# [Travail à réaliser]
D'après le texte sur le concert de The Kills à Dijon, quel est le titre du dernier album du duo ?

# [Extrait fourni]
━━━━━━━━━━━━━━━━
En tournée en France depuis la mi-octobre, le duo anglo-américain The Kills eut l’excellente idée de passer à Dijon, capitale du no-man’s land bourguignon, le 22 octobre dernier, et la gentillesse de nous accorder quelques minutes d’entretien. Autant sur scène Alison Mosshart (VV) est déchaînée, intenable, insolente, et Jamie « Hotel » Hince fort calme et concentré sur sa gratte, autant en coulisses les rôles semblent s’inverser : l’Américaine reste en retrait, réservée, occupée à dessiner sur un des nombreux carnets que le groupe griffonne à longueur de temps pendant la tournée, tandis que le guitariste anglais, visiblement un peu nerveux, répond avec franchise, droit dans les yeux, fumant clope sur clope. S’ensuit un concert magistral, plein d’énergie, le son rauque de leur dernier opus, « Midnight Boom » fabuleusement retranscrit, une quinzaine de chansons piochées dans leurs trois albums et jouées avec passion. La tension entre les deux musiciens se révèle permanente, se défiant, se cherchant des yeux, s’entrechoquant… Le concert aurait été parfait sans une invasion de bobos dijonnais fans de MGMT, passant la moitié du concert à essayer d’attirer l’attention d’Alison en beuglant comme de vulgaires groupies.
━━━━━━━━━━━━━━━━
# [Extrait de données]
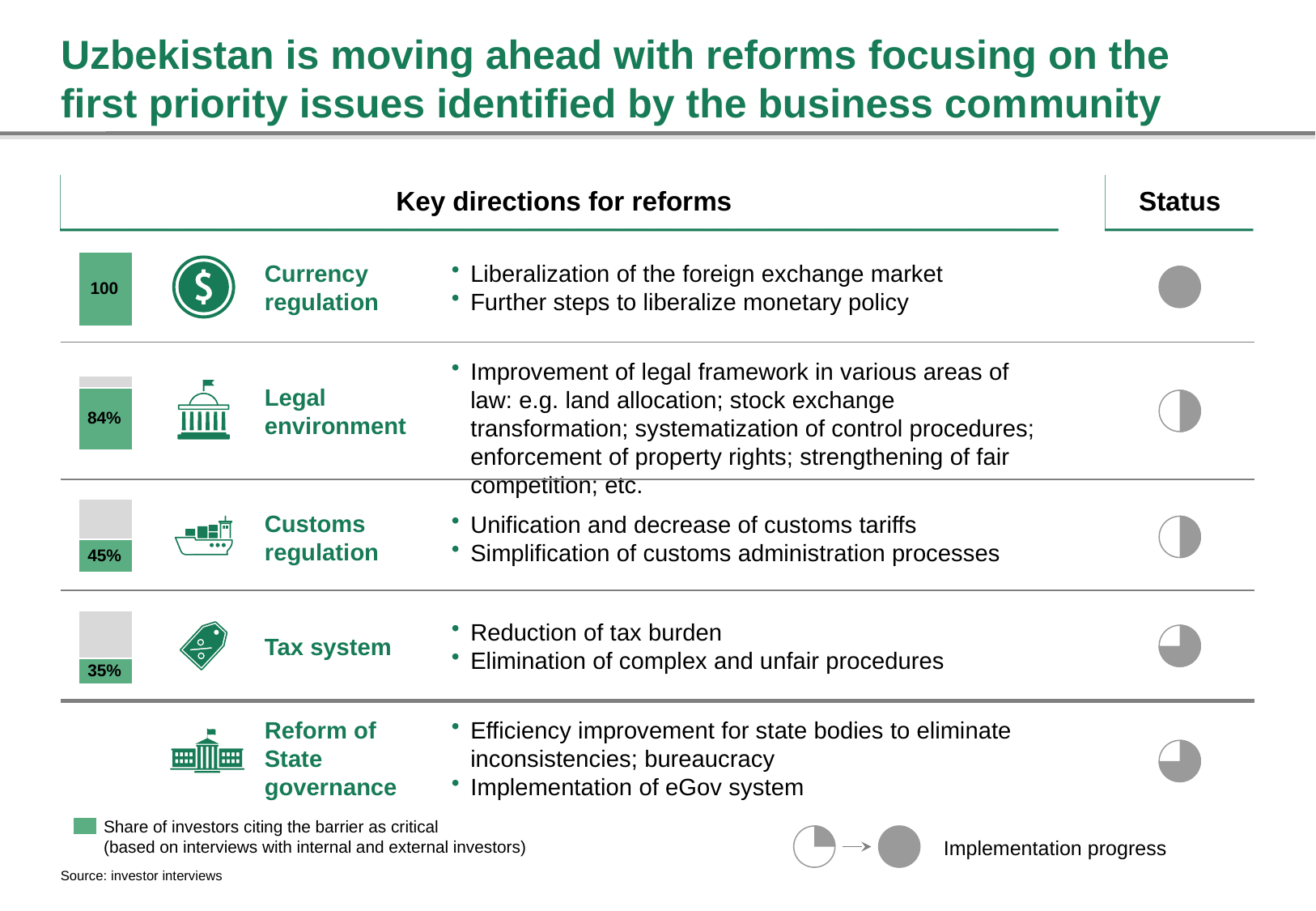
Among the reform directions with a bar shown, which has the lowest share of investors citing it as critical? Tax system Which has a larger share of investors citing it as critical: Legal environment or Tax system? Legal environment What is the difference in percentage points between the shares for Legal environment and Customs regulation? 39 percentage points What share of investors cited Legal environment as a critical barrier? 84% What value is shown on the bar for Currency regulation? 100 Which reform direction has the highest share of investors citing it as a critical barrier? Currency regulation What is the difference in percentage points between the shares for Customs regulation and Tax system? 10 percentage points According to the legend, what do the green bars represent? Share of investors citing the barrier as critical What share of investors cited Tax system as a critical barrier? 35% What kind of chart is used to show the share of investors citing each barrier as critical? Bar chart What share of investors cited Customs regulation as a critical barrier? 45% How many reform directions have a share-of-investors bar shown next to them? 4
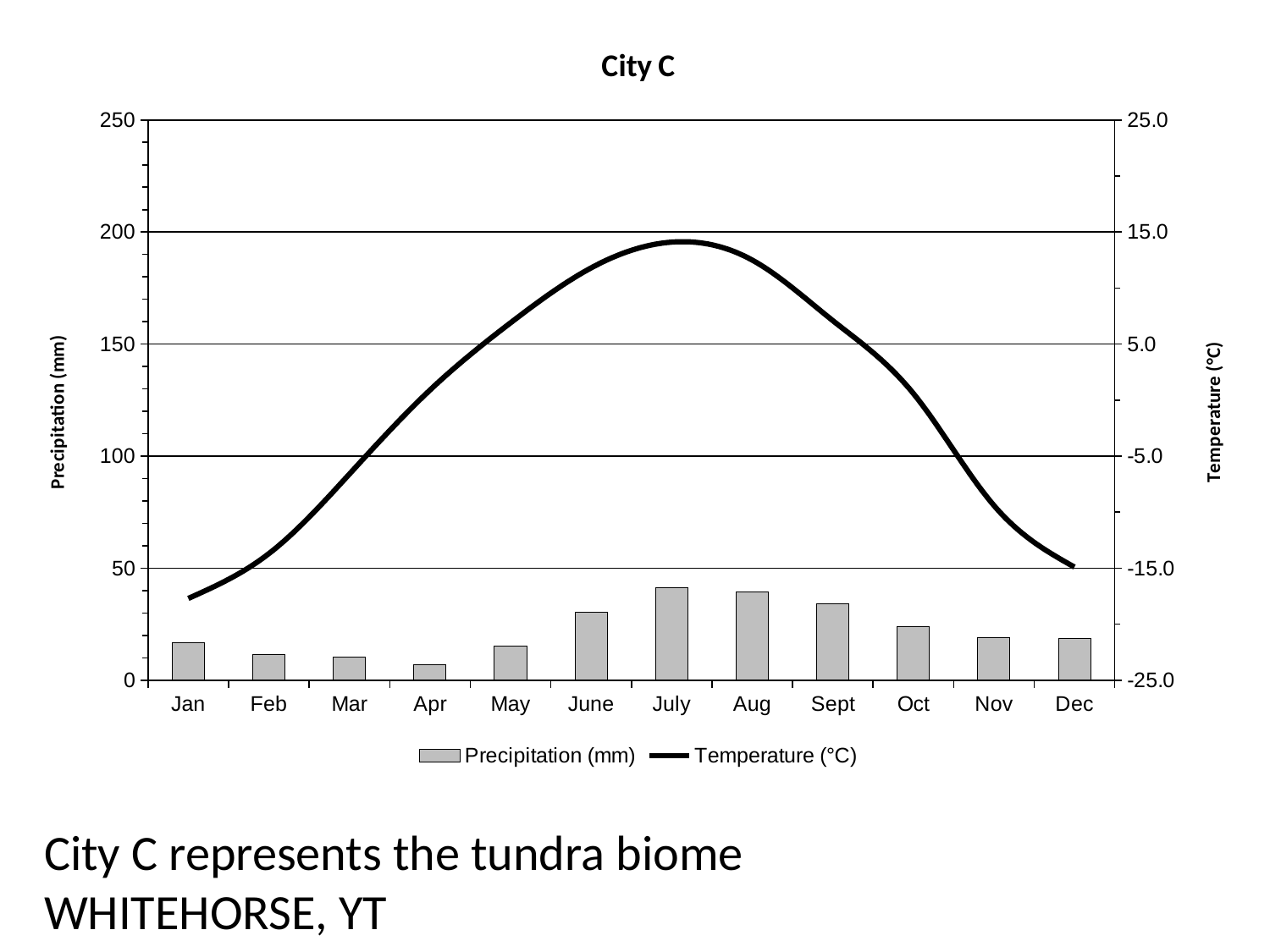
Which month has the highest temperature in the City C chart? July Is the temperature for Jan greater or less than -5.0 °C? less Is the temperature for Oct greater or less than -5.0 °C? greater Does the temperature rise or fall from Jan to July? rise Which month has the lowest precipitation in the City C chart? Apr Is the temperature for July greater or less than 5.0 °C? greater How many series does the legend of the City C chart list? 2 Which month has higher precipitation, June or Apr? June How many months are shown on the x axis of the City C chart? 12 What kind of chart is shown on the slide? A combined bar and line chart What is the title of the chart? City C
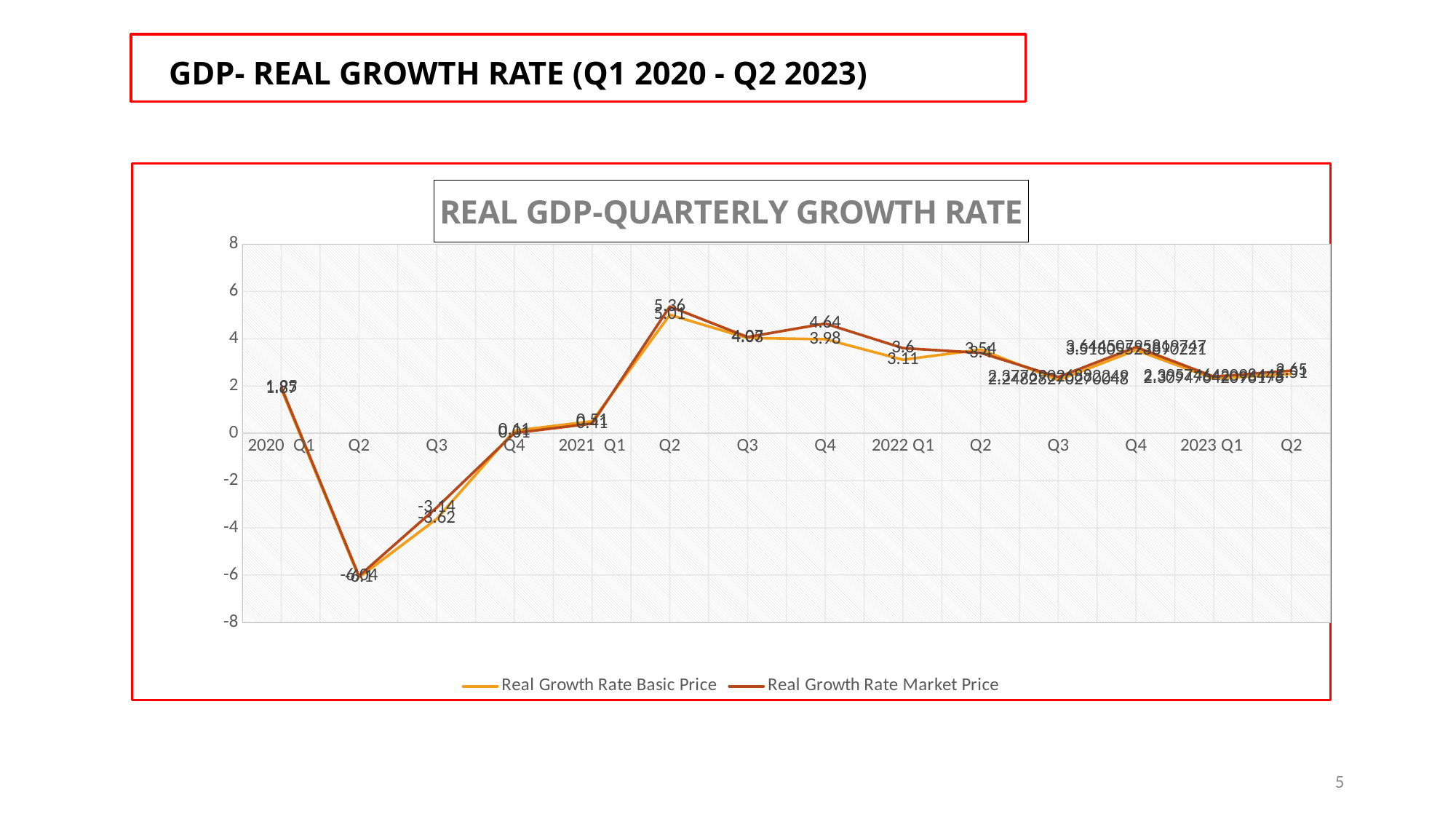
What is the Real Growth Rate Market Price value for 2021 Q4? 4.64 What kind of chart is shown on the slide? Line chart What is the difference between the Market Price and Basic Price growth rates in 2021 Q4? 0.66 Is the Real Growth Rate Basic Price value for 2020 Q2 greater or less than -4? less How many quarters are plotted along the x axis? 14 How many series does the legend list? 2 What is the Real Growth Rate Basic Price value for 2021 Q4? 3.98 In 2021 Q4, which series has the higher value, Real Growth Rate Basic Price or Real Growth Rate Market Price? Real Growth Rate Market Price What is the title of the chart? REAL GDP-QUARTERLY GROWTH RATE What is the Real Growth Rate Basic Price value for 2022 Q1? 3.11 In which quarter does the Real Growth Rate Basic Price reach its highest value? 2021 Q2 In which quarter does the Real Growth Rate Market Price reach its lowest value? 2020 Q2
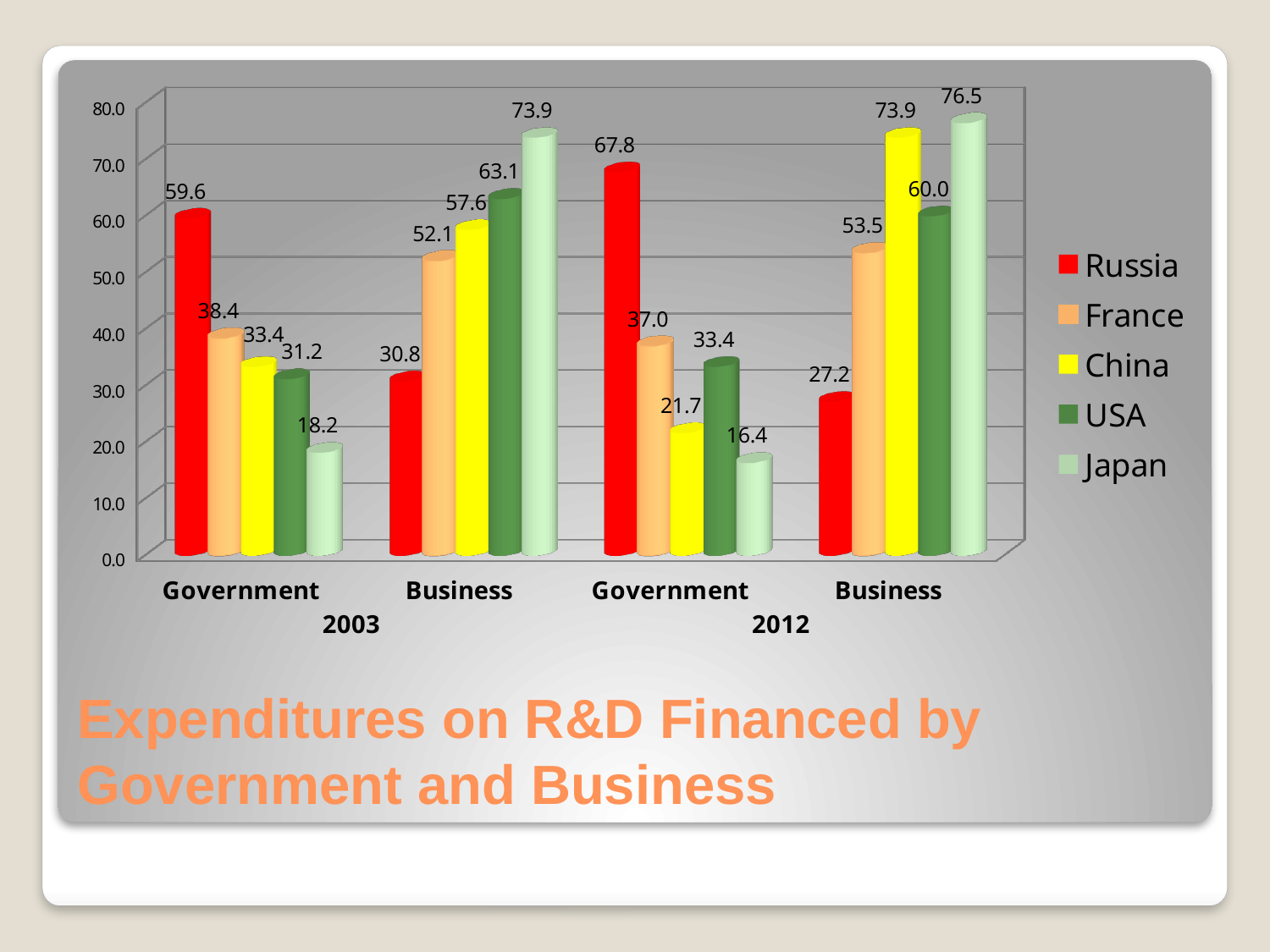
How many series does the legend list? 5 What is the value for Japan in the Business 2012 group? 76.5 What is the difference between Russia's Government value in 2012 and in 2003? 8.2 What kind of chart is shown on the slide? Bar chart What is the value for Russia in the Government 2003 group? 59.6 What is the value for China in the Government 2012 group? 21.7 Which is larger: USA's Business value in 2003 or in 2012? 2003 How many category groups are shown on the x axis? 4 What colour represents China in the chart? Yellow Which country has the lowest value in the Government 2012 group? Japan Which country has the highest value in the Business 2003 group? Japan What is the title of the chart? Expenditures on R&D Financed by Government and Business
━━━━━━━━━━━━━━━━
# [Cadre de réponse]
« Midnight Boom ».